Tuesday, September 10, 2013

On September 11th

Last year, on observing the anniversary of the events of September 11, I noted that for a brief period of time after the attack, Americans were united by grief and determination. Even though the circumstances were unspeakably tragic, something good came of it: Americans put aside their differences, and experienced what that feels like.

On September 11, firefighters and police officers came to rescue us -- Americans, people that they'd never met -- and were willing to sacrifice their lives in the process. And many did.

A lot is said about Americans' belief in self-reliance. What gets overlooked is that Americans also rely on each other. It takes a lot of trust, but in time -- and not always as quickly as we'd like -- that trust is rewarded.

I was sitting in a secretary's office at the university where I was teaching at the time. A small crowd of us watched the television as the two towers burned. We were all silent. Courage; sacrifice; heroism; rectitude -- the words meant something again, if only for a moment.

In the years since then, our soldiers have been sent overseas to fight and die. Regimes have changed, but really, nothing has changed. The Commander in Chief is still engaged in sabre-rattling. Last month we learned that the banking industry generated a larger profit in the 2nd quarter of 2013 than any on record. We also learned that the salary of hourly workers suffered the greatest drop ever recorded.

When building are burning, the American people know what to do. But the slow-moving disasters do not provoke a response. The foundations of this country are slowly eroding, unseen. Many of the victims haven't the slightest inkling of the disaster that is gathering beneath their feet.

Saturday, September 7, 2013

The Politics of War in Syria: Saudi Arabia

During his testimony before Congress, Secretary of State John Kerry revealed that Arab nations (meaning Saudi Arabia and Qatar) have offered to foot the entire cost of an invasion of Syria.

INFORMATION SUPPLIED →
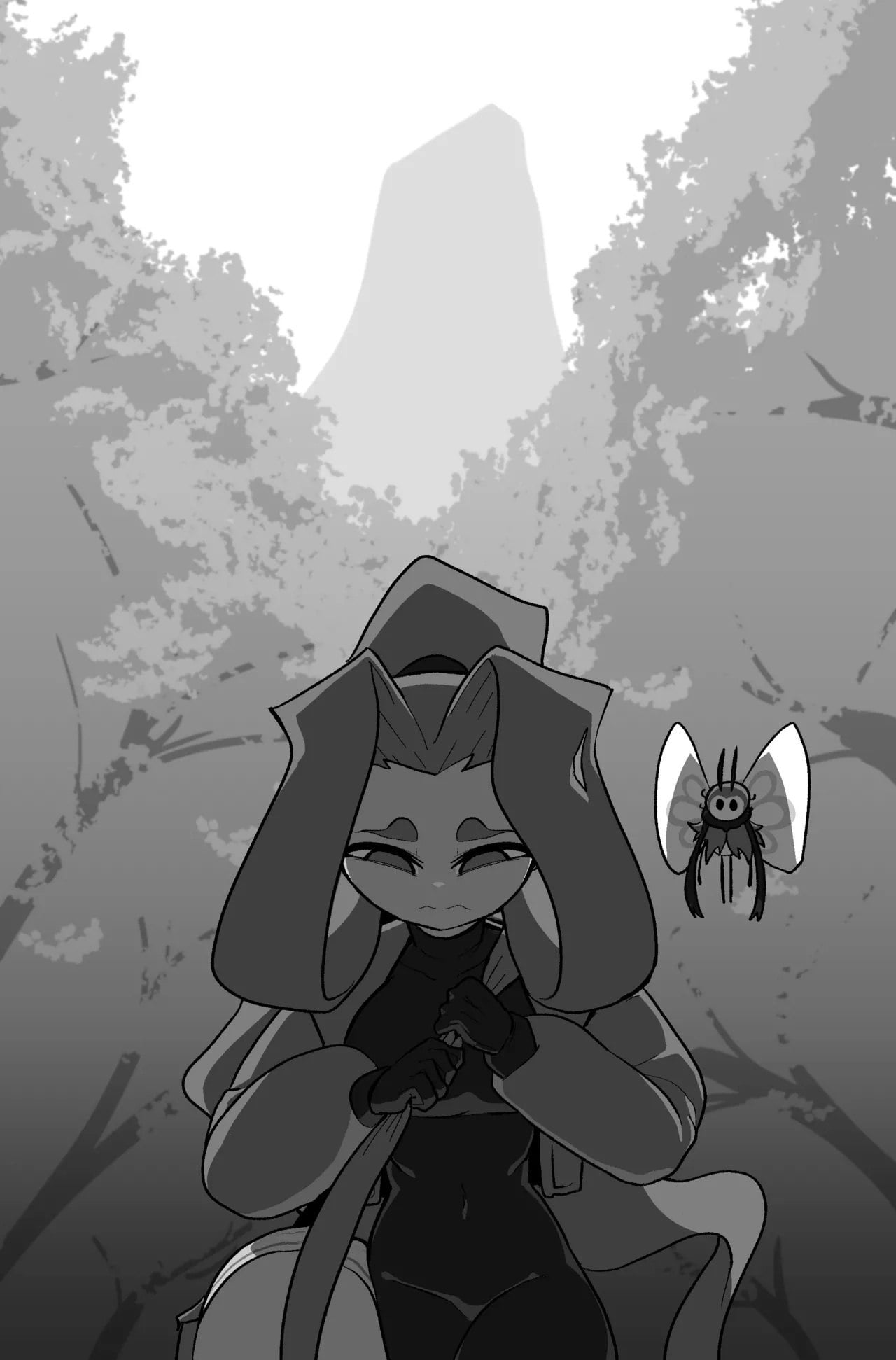 Bug Bite 8 by Cuchuflin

COMPLETE THE FOLLOWING →
(a) In the blog excerpt, where was the writer sitting while watching the two towers burn on television?
(b) Which words does the blog excerpt say "meant something again, if only for a moment"? List every one.

TASK-BY-TASK ANSWERS →
(a) In a secretary's office at the university where the writer was teaching at the time.

(b) Courage, sacrifice, heroism, rectitude